India had 232 SEZs, of which 25 are multi-product ones and the rest are sector-specific ones, with 5,109 approved units, as of March 31. The sector-specific SEZs are meant for IT and IT-enabled services. Under the proposed policy, these could be opened up to sectors such as tourism and multimedia services.
The policy will seek to provide ease of operation and exit, procedural relaxations, and uniformity in administrative and financial matters among all SEZs. It could also provide easier subcontracting for customers outside the zones. The units now need permission to subcontract any part of their production or production process to units in other SEZs.
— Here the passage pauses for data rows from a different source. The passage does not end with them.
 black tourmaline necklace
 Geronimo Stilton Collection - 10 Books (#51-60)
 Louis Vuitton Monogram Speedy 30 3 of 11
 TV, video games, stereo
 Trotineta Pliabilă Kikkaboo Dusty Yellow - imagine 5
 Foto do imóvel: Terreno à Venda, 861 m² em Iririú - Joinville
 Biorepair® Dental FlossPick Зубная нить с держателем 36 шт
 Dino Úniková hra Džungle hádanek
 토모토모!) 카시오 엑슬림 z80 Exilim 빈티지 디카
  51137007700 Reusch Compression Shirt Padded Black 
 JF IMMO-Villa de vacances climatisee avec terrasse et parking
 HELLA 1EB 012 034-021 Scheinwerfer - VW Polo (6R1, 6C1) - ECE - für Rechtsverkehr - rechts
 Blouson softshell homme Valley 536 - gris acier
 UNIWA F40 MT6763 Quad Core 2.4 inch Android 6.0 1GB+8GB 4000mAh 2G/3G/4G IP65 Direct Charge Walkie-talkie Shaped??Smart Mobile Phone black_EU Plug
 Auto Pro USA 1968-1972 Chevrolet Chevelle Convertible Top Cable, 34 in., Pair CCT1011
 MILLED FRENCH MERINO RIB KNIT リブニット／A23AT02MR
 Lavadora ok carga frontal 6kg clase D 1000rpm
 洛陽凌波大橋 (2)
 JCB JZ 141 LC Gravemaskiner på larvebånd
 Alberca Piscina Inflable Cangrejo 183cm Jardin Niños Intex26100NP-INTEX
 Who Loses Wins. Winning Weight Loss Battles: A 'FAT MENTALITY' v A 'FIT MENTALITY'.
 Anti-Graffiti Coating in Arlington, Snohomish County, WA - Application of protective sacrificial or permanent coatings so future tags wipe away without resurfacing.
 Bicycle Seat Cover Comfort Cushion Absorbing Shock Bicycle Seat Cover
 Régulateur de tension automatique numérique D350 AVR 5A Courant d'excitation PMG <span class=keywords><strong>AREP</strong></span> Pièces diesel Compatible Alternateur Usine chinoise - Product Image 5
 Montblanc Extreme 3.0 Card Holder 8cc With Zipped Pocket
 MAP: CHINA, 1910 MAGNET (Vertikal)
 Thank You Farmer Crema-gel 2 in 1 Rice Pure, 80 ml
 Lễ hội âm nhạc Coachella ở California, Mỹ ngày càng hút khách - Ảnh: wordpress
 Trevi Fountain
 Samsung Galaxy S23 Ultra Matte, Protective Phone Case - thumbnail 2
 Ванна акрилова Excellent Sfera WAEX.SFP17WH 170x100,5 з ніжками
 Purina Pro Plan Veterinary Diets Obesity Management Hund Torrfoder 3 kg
“These proposals have been under consideration. The government is keen to ensure the productivity of SEZs increases,” said another official aware of the details. Exports from SEZs rose 21% to Rs 7 lakh crore in FY19.
A committee set up by the commerce and industry ministry under Bharat Forge chairman Baba Kalyani to look into the SEZ policy framework had suggested that the government devise measures to make them focussed on services including information technology, medical tourism and financial services to draw investors.
The committee has suggested SEZs be converted into employment and economic enclaves (3Es) with efficient transport, uninterrupted water and power supply.
“There is a long-felt need to reform the current SEZ system to simplify the procedures,” said Bipin Sapra, partner at EY. “The administrative reforms of SEZ should be coupled with reforming the goods and services tax compliances required for claiming the zero-rated benefits.”